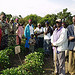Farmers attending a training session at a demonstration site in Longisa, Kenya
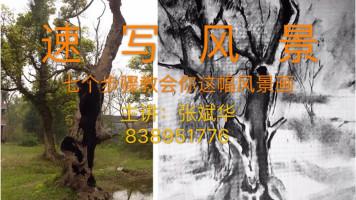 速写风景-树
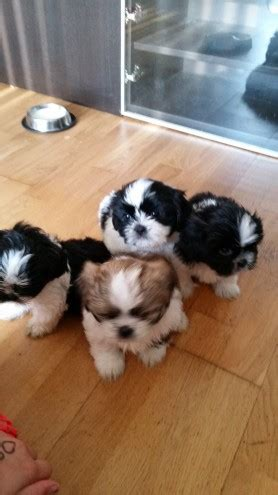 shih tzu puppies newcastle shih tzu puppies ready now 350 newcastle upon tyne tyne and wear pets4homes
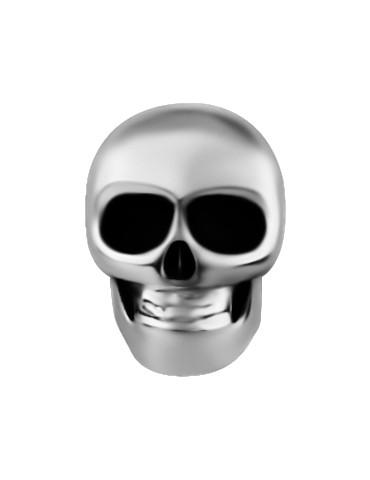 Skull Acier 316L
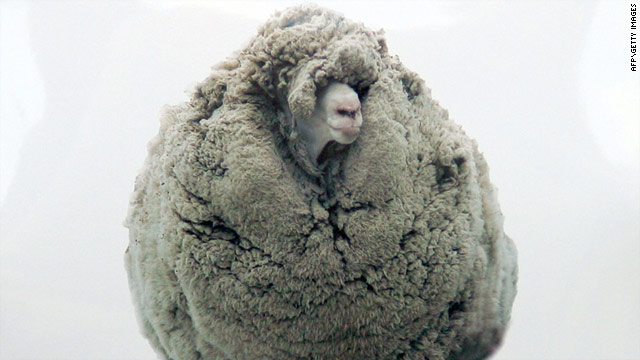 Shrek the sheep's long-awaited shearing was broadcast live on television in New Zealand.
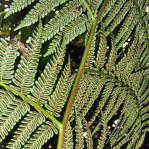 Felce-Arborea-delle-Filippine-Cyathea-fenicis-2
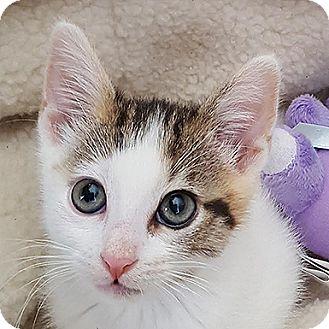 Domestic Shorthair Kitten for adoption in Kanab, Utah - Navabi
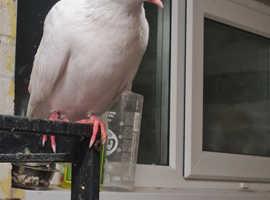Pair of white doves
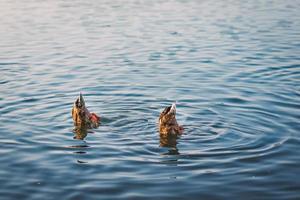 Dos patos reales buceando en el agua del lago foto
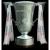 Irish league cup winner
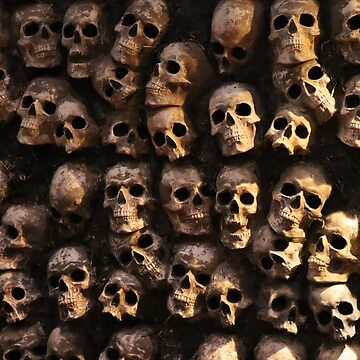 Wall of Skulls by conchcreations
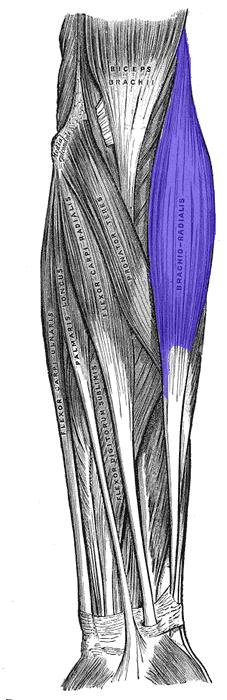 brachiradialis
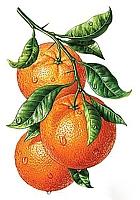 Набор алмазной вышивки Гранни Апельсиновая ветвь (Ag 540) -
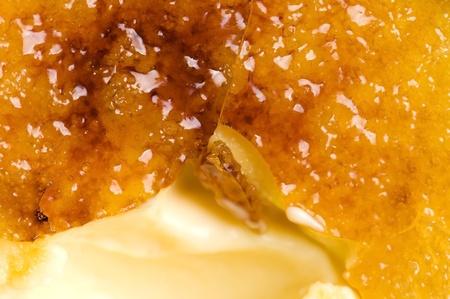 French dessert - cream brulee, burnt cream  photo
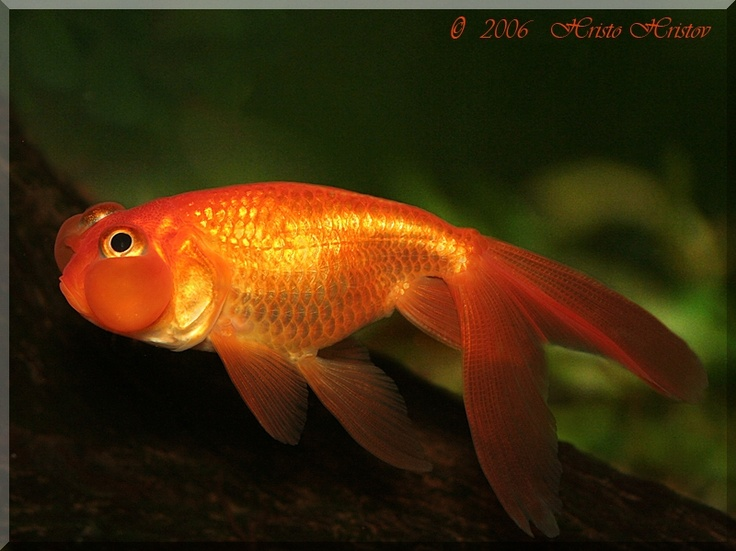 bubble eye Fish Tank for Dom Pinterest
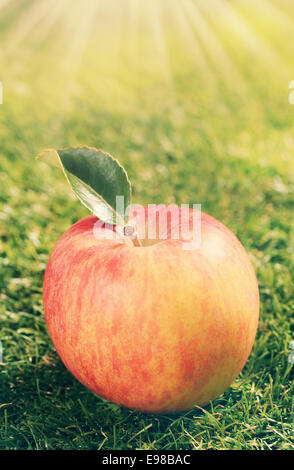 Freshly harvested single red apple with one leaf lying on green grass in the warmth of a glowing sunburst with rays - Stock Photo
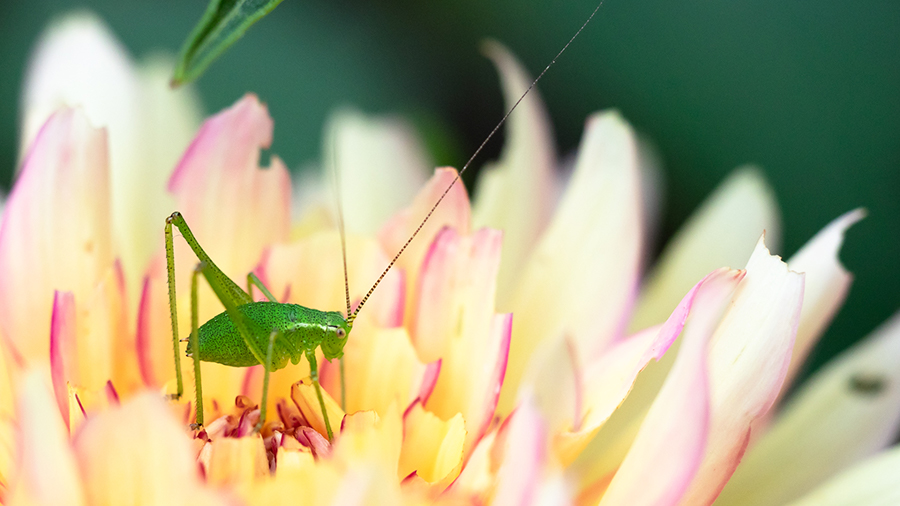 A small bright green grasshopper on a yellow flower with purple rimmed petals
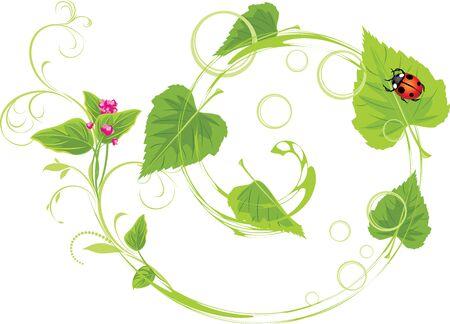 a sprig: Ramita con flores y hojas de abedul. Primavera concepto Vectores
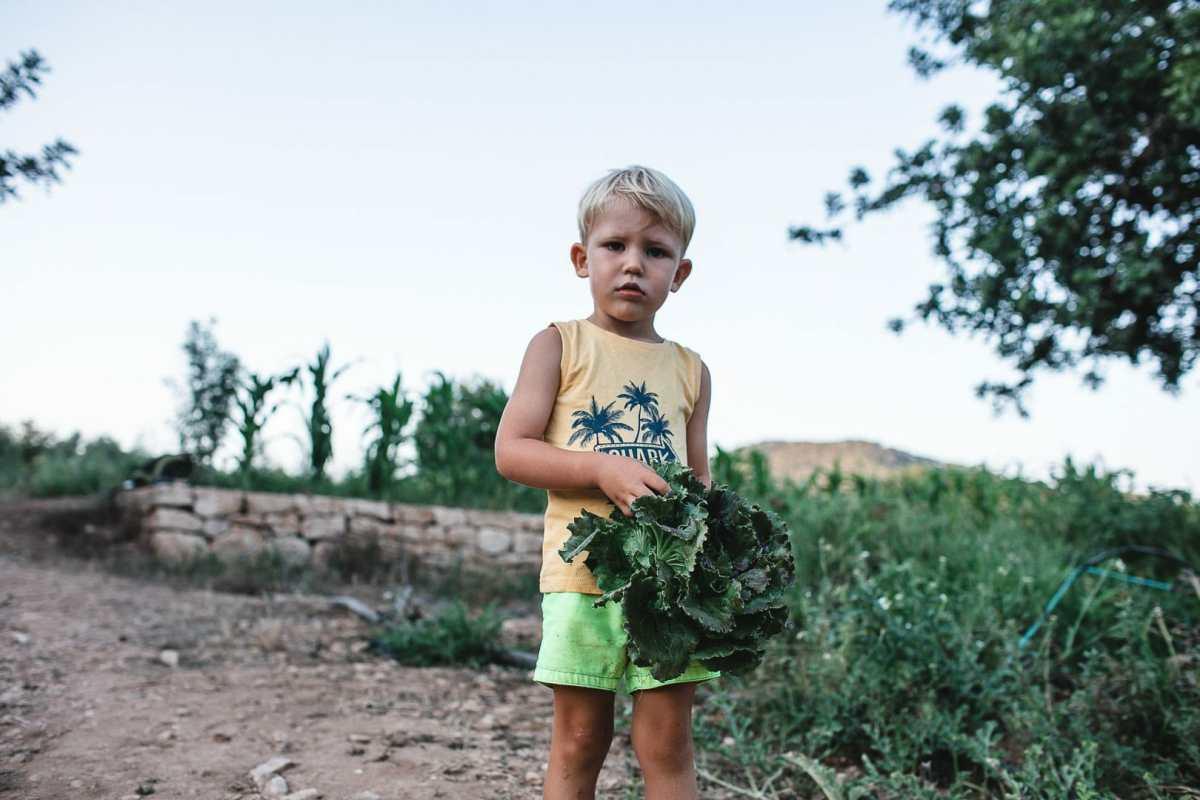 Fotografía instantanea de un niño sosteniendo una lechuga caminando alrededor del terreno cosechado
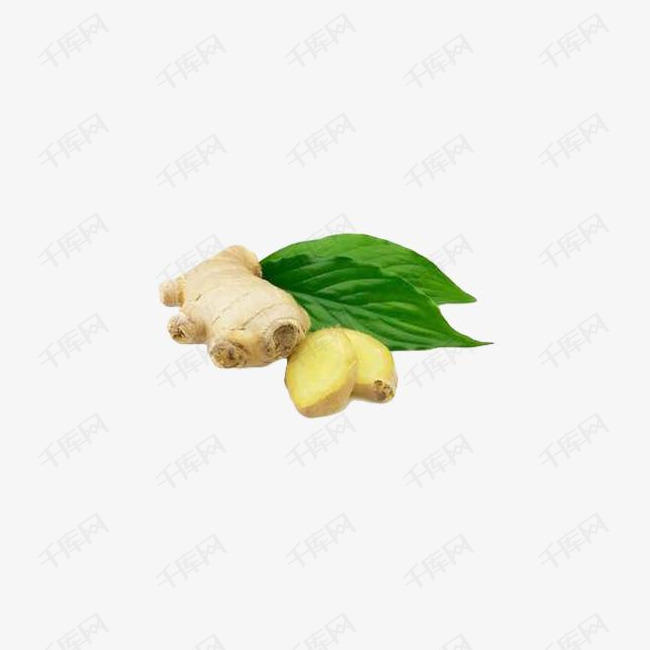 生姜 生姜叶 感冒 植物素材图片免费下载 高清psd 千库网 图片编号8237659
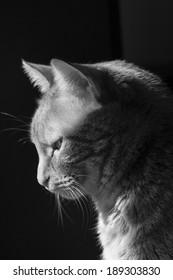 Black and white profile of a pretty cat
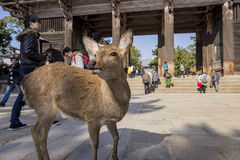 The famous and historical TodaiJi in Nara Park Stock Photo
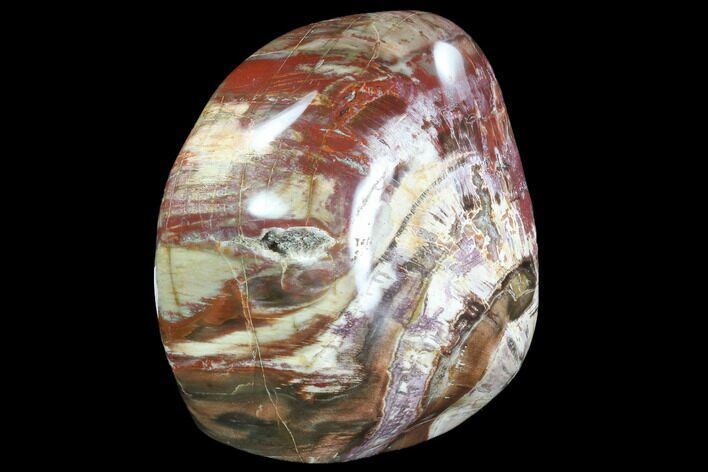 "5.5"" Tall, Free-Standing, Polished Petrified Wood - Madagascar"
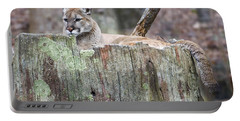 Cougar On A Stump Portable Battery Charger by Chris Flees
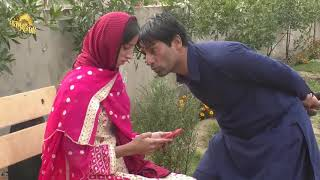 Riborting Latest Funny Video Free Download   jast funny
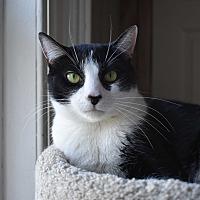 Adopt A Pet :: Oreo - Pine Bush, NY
========================================
What the task requires
Leave the pictures aside and print exactly, and only, the lines from the one with "A small bright" through the end of the data, both included.

Exercise answer
 A small bright green grasshopper on a yellow flower with purple rimmed petals
 a sprig: Ramita con flores y hojas de abedul. Primavera concepto Vectores
 Fotografía instantanea de un niño sosteniendo una lechuga caminando alrededor del terreno cosechado
 生姜 生姜叶 感冒 植物素材图片免费下载 高清psd 千库网 图片编号8237659
 Black and white profile of a pretty cat
 The famous and historical TodaiJi in Nara Park Stock Photo
 "5.5"" Tall, Free-Standing, Polished Petrified Wood - Madagascar"
 Cougar On A Stump Portable Battery Charger by Chris Flees
 Riborting Latest Funny Video Free Download   jast funny
 Adopt A Pet :: Oreo - Pine Bush, NY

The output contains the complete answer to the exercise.